▶ **Ação pedida 1**
Extraia do excerto sobre Olhão, sem alterações, o trecho que vai de "Nada disto, porém, seria" até "Faro, no dia 19.".
▶ **Ação pedida 2**
Responda, com base no excerto sobre Olhão:
(a) Que plantas, brilhando com o orvalho e o sol da manhã, os franceses tomaram pelas armas da tropa inglesa?
(b) Segundo o cónego Manuel do Coito, em que lugares foram vistos oficiais ingleses no dia 18 à tarde?
(c) Para onde fugiram, por fim, o Corregedor mor e o cônsul francês depois de atacados junto a S. João da Venda?

▶ **Excerto para leitura**
■ ■ ■ ■ ■
É coisa pasmosa ver o modo com que a Providência acudia por este povo. Daquele meio de que se serviu para acautelar do perigo certo e evidente, desse mesmo se serviu Deus para o livrar. Postos os barcos em linha, muita gente dentro deles e outros já abarracados na ilha, fez supor aos franceses que os ingleses, em grande número, estavam já em terra, desembarcados da esquadra que andava à vista. As mesmas mantilhas encarnadas, de que muito usam as mulheres daquele povo, fizeram crer aos franceses que ali estavam tropas inglesas, cujo uniforme é encarnado nalguns regimentos. Ainda mais admirável é uma particular circunstância então acontecida, e presenciada pelos mesmos portugueses que acompanhavam os franceses, que por isso foram testemunhas do seu susto, e também com eles se persuadiam, pelo que viam, da realidade da presença de tropas inglesas. É o caso. Rodeiam Olhão pelo norte muitos valados cheios de piteiras; estas mesmas, com o orvalho da manhã, dando-lhes o sol ao nascer, ficam com certo luzidio resplandecente, pelo que se persuadiram os franceses, à vista disto, observado com os seus óculos, que eram as armas da tropa inglesa. Ainda aqui não param os motivos de admiração. Para se capacitar de todo se havia ou não tropas inglesas em terra, mandam espias a examinar; estes encontram algumas pessoas daquela povoação, de quem, perguntados em diversos lugares, uniformemente ouvem a mesma resposta, por onde ficam certos da verdade do desembarque. Ainda não contentes com estas provas, querem desenganar-se por meio de um fingido parlamentário que enviam a Olhão, o qual procura logo informar-se com disfarce se havia ali tropas inglesas; a guarda que lhe recebeu o recado francamente lhe respondeu que na verdade havia muita gente inglesa. 
Nada disto, porém, seria para admirar para os franceses, homens prevenidos com um terror pânico a respeito dos ingleses e num país cujos nacionais, alem de apaixonados pelos mesmos ingleses, davam expressivas provas do seu ódio aos franceses. O que mais há aqui para admirar é que os mesmos portugueses, ainda os mais inteligentes e presumidos na certeza, estavam convencidos do mesmo. O cónego Manuel do Coito, homem lido e bem conhecido nesta cidade pela sua capacidade, e que passa pelo melhor crítico, este mesmo quis persuadir a quem isto escreve, que na verdade em Olhão havia ingleses, pois oficiais desta nação, pelas fardas encarnadas, foram vistos e conhecidos na Horta do Rio Seco e no Montinho de José da Beira, no dia 18 à tarde. Esta era, pois, a comum persuasão em Faro, no dia 19. 
No dia 18, marchou a tropa portuguesa para auxiliar os franceses contra Olhão. Isto foi mal visto pelo povo de Faro, que logo principiou a dar sinais do que queria fazer. Nessa mesma tarde foram atacados com impropérios o Corregedor mor [Mr. Goguet] e o cônsul francês, Pascoal Turri**, que com justo fundamento se ausentaram de Faro nessa noite para Loulé, a segurar as suas pessoas e dinheiro, donde, voltando no seguinte dia 19, à tarde, foram atacados junto ao lugar de S. João da Venda; e depois de alguns tiros de pistola escaparam, porque errou a espingarda a um paisano. Fugiram para Loulé e daí para Lisboa.
■ ■ ■ ■ ■
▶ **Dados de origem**
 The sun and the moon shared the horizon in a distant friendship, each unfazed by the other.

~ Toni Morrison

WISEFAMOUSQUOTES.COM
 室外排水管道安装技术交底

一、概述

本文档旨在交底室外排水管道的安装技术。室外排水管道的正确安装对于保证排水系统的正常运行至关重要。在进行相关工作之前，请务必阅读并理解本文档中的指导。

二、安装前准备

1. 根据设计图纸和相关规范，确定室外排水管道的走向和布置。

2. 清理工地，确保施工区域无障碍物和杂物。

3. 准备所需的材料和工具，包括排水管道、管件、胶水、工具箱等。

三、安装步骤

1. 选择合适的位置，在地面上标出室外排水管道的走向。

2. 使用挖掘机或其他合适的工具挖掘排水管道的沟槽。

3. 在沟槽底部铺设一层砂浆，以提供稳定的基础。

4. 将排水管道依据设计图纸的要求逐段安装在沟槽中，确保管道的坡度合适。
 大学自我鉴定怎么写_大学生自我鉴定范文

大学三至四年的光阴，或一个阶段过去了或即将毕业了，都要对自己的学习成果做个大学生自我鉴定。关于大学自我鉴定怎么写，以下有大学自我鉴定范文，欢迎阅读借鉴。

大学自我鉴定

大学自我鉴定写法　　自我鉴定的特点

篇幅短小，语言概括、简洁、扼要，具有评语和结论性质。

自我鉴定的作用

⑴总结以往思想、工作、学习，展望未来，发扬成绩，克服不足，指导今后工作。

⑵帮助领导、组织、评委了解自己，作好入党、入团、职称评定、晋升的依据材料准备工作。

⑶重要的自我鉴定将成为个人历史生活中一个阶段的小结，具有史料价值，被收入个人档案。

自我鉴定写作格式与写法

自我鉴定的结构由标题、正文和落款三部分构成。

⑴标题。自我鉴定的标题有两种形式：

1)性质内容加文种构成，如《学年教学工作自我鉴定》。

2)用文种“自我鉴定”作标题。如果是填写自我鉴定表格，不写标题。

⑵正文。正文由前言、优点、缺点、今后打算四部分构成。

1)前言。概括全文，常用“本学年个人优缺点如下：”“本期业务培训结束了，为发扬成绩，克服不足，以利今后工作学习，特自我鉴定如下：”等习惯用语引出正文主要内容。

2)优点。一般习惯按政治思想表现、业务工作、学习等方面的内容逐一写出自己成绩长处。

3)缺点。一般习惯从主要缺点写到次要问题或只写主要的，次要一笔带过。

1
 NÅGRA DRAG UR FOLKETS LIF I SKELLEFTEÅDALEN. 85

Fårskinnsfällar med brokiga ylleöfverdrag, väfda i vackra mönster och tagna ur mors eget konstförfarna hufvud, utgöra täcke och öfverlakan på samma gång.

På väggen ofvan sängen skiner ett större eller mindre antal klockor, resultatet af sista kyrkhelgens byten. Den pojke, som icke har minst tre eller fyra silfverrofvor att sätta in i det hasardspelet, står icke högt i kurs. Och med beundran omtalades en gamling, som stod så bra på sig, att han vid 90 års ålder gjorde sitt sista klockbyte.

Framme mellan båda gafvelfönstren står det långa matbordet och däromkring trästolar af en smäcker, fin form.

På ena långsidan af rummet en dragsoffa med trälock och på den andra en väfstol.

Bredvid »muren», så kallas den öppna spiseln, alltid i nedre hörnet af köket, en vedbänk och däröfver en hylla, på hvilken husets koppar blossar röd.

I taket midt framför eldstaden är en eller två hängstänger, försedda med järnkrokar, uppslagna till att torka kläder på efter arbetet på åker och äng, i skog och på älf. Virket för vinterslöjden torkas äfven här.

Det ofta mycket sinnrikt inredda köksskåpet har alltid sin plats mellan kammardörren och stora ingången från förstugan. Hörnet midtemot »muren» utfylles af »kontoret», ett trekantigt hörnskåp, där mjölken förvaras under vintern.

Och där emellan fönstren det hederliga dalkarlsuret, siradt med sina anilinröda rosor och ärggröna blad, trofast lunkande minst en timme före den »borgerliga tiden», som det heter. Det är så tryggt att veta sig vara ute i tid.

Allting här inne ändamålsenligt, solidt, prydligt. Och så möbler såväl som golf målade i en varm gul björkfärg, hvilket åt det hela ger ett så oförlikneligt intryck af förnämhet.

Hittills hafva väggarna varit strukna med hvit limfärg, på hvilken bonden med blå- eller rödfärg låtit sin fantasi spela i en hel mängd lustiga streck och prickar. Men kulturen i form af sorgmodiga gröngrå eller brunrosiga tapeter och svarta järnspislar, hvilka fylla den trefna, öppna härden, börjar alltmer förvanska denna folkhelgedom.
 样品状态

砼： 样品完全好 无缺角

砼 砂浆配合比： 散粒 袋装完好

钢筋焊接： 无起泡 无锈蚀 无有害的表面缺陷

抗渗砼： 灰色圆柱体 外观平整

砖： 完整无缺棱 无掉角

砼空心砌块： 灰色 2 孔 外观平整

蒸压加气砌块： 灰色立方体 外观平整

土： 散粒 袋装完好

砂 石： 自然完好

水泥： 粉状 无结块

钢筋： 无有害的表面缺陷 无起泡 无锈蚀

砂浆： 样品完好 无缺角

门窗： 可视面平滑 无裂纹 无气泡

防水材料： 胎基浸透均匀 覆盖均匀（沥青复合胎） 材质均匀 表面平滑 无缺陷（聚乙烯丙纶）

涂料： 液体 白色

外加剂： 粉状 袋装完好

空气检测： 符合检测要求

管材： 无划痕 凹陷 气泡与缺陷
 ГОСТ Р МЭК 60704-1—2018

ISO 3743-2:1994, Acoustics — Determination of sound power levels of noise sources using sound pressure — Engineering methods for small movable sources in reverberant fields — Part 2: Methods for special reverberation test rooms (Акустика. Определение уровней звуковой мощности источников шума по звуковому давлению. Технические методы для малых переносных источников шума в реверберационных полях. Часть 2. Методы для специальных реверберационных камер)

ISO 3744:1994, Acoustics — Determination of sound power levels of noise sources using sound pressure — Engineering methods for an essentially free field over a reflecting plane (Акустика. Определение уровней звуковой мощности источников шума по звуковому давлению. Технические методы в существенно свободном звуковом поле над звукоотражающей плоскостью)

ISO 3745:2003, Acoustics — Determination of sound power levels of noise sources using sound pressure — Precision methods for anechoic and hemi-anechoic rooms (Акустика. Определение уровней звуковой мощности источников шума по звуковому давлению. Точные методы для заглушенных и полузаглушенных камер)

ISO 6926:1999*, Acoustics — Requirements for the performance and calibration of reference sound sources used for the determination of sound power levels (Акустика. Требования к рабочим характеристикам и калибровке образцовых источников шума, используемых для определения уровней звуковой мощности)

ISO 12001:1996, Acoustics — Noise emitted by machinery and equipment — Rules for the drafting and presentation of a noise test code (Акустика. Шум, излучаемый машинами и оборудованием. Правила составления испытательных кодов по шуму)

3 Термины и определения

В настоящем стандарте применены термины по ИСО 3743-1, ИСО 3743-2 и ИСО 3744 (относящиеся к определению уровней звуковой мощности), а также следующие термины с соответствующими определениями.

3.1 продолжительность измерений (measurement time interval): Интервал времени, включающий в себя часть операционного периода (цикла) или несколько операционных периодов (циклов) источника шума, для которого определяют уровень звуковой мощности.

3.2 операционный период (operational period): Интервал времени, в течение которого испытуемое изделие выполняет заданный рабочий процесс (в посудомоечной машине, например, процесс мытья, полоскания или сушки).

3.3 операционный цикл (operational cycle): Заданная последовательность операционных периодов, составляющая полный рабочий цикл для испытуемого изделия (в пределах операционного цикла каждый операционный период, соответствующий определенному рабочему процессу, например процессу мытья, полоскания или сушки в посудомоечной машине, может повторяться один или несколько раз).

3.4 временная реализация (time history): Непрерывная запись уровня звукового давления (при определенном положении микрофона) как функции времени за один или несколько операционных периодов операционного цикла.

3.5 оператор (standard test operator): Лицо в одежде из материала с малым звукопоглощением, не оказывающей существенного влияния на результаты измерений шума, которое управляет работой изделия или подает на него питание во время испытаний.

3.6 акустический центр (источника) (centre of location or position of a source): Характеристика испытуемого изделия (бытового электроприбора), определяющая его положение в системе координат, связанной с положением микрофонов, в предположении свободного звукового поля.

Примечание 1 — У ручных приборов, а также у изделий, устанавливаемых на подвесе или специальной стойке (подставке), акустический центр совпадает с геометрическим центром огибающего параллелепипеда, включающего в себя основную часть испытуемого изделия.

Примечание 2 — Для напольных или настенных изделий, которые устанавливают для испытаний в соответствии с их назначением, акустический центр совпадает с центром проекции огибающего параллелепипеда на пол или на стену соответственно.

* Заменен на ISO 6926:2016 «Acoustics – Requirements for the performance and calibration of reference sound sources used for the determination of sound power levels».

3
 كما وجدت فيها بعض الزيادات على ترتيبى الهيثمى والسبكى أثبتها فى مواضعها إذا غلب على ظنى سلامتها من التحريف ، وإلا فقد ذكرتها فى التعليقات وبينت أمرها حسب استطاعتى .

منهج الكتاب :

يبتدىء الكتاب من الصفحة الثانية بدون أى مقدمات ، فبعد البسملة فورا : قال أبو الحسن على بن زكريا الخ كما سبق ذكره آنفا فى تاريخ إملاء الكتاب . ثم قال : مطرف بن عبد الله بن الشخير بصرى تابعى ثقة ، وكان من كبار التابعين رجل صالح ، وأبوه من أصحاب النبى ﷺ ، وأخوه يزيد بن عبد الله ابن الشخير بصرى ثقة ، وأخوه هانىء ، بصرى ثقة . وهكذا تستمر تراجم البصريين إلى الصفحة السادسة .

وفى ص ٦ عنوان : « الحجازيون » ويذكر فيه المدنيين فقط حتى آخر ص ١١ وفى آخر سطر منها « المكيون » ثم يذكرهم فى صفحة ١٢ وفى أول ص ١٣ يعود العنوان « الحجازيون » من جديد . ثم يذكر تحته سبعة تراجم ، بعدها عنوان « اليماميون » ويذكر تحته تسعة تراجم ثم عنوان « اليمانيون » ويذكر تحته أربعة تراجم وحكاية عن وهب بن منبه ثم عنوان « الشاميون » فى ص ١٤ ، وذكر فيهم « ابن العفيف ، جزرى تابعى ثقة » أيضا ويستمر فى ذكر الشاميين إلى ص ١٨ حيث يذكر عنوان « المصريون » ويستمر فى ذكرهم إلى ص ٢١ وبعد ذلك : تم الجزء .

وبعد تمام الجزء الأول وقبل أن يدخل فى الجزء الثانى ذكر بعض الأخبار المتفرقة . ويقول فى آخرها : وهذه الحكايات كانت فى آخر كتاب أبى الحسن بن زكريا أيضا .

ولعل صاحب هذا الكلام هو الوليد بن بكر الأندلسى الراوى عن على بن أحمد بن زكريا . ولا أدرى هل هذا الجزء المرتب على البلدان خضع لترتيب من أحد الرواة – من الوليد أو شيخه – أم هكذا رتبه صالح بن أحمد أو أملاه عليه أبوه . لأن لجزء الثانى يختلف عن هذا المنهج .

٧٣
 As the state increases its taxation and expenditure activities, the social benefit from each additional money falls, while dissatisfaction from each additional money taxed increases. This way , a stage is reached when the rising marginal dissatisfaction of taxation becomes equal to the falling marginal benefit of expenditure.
■ ■ ■ ■ ■
▶ **Espaço de resposta 1**
Nada disto, porém, seria para admirar para os franceses, homens prevenidos com um terror pânico a respeito dos ingleses e num país cujos nacionais, alem de apaixonados pelos mesmos ingleses, davam expressivas provas do seu ódio aos franceses. O que mais há aqui para admirar é que os mesmos portugueses, ainda os mais inteligentes e presumidos na certeza, estavam convencidos do mesmo. O cónego Manuel do Coito, homem lido e bem conhecido nesta cidade pela sua capacidade, e que passa pelo melhor crítico, este mesmo quis persuadir a quem isto escreve, que na verdade em Olhão havia ingleses, pois oficiais desta nação, pelas fardas encarnadas, foram vistos e conhecidos na Horta do Rio Seco e no Montinho de José da Beira, no dia 18 à tarde. Esta era, pois, a comum persuasão em Faro, no dia 19.

▶ **Espaço de resposta 2**
(a) As piteiras que enchem os valados a norte de Olhão.
(b) Na Horta do Rio Seco e no Montinho de José da Beira.
(c) Para Loulé e, daí, para Lisboa.